A is partly constant and partly varies as b when A is equal to 15 B was 2 when is equal to A 45 is B equal to 8
A = n B + k
15 = 2 n + k
45 = 8 n + k
subtracting equations ... 30 = 6 n
solve for n , then substitute back to find k
To determine when B is equal to 8 when A is equal to 45, we can use the given information: "A is partly constant and partly varies as b."
Let's break down the problem step-by-step:
1. We know that when A is equal to 15, B was 2. This implies that a part of A is constant and equals 15, and the other part is proportional to B.
2. If A is partly constant and partly varies as b, we can represent it as:
A = p + q * B,
where p is the constant part and q is the proportionality constant.
3. We know that when A is 15, and B is 2, then we can substitute these values into the equation:
15 = p + q * 2.
4. Now, let's determine the values of p and q. We can rearrange the equation from step 3 to solve for either p or q. Let's rearrange it to solve for p:
p = 15 - q * 2.
5. With the equation from step 4, let's substitute A = 45 and solve for q:
45 = (15 - q * 2) + q * B.
Simplify the equation:
45 = 15 - q * 2 + q * 8.
Rearrange the equation to isolate q:
45 - 15 = q * 8 - q * 2.
30 = q * (8 - 2).
30 = q * 6.
Divide both sides by 6 to solve for q:
q = 30 / 6 = 5.
6. Now that we have found the value of q, we can substitute it back into the equation from step 4 to find p:
p = 15 - q * 2 = 15 - 5 * 2 = 15 - 10 = 5.
7. Therefore, when A is equal to 45, and B is 8, we have:
A = p + q * B = 5 + 5 * 8 = 5 + 40 = 45.
B = 8.
So when A is 45, B is also equal to 8.
To solve this problem, we need to find the relationship between A and B.
We are given that A is partly constant and partly varies as B. This means that there is a constant term (let's call it C) that is added to a term that is directly proportional to B.
Mathematically, we can express this relationship as:
A = C + K * B
where C is the constant term and K is the proportionality constant.
Now, we are given two specific points on this relationship: when A is equal to 15, B was 2, and when A is equal to 45, B is 8.
Let's use these points to find the values of C and K.
When A is equal to 15 and B is equal to 2, we can substitute these values into the relationship equation:
15 = C + K * 2
Similarly, when A is equal to 45, and B is equal to 8:
45 = C + K * 8
Now, we have a system of two equations:
15 = C + 2K
45 = C + 8K
To solve this system of equations, we can use the method of substitution or elimination.
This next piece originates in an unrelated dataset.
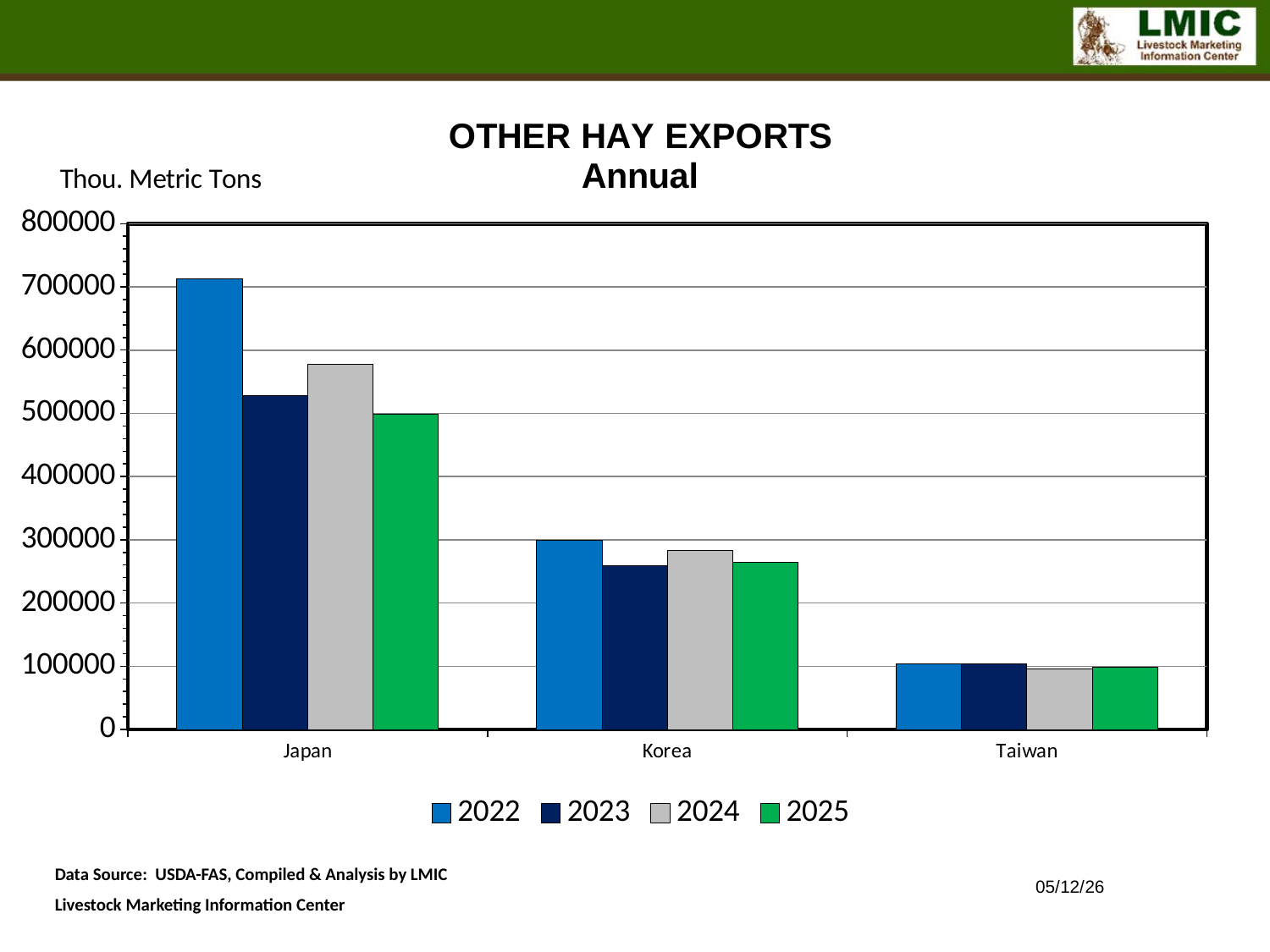
Is the value for Japan in 2022 greater or less than 600000? greater How many series does the legend list? 4 Which country has the highest other hay exports in 2022? Japan Is the value for Japan in 2023 greater or less than 500000? greater Which country has the lowest other hay exports in 2025? Taiwan For Japan, which year has the highest other hay exports? 2022 For Japan, which is larger: the 2023 value or the 2024 value? 2024 What unit is shown on the y axis of the chart? Thou. Metric Tons Is the value for Korea in 2023 greater or less than 300000? less How many countries are shown on the x axis of the chart? 3 What type of chart is shown on the slide? bar chart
Let's use the method of substitution.
From the first equation, we can isolate C:
C = 15 - 2K
Substituting this value of C into the second equation:
45 = (15 - 2K) + 8K
Simplifying:
45 = 15 + 6K
30 = 6K
K = 5
Now, we can substitute this value of K back into the first equation to find C:
15 = C + 2 * 5
15 = C + 10
C = 5
So, the constant term C is equal to 5, and the proportionality constant K is equal to 5.
Finally, we can use these values to find B when A is equal to 45:
A = C + K * B
45 = 5 + 5 * B
Solving for B:
40 = 5B
B = 8
Therefore, when A is equal to 45, B is equal to 8.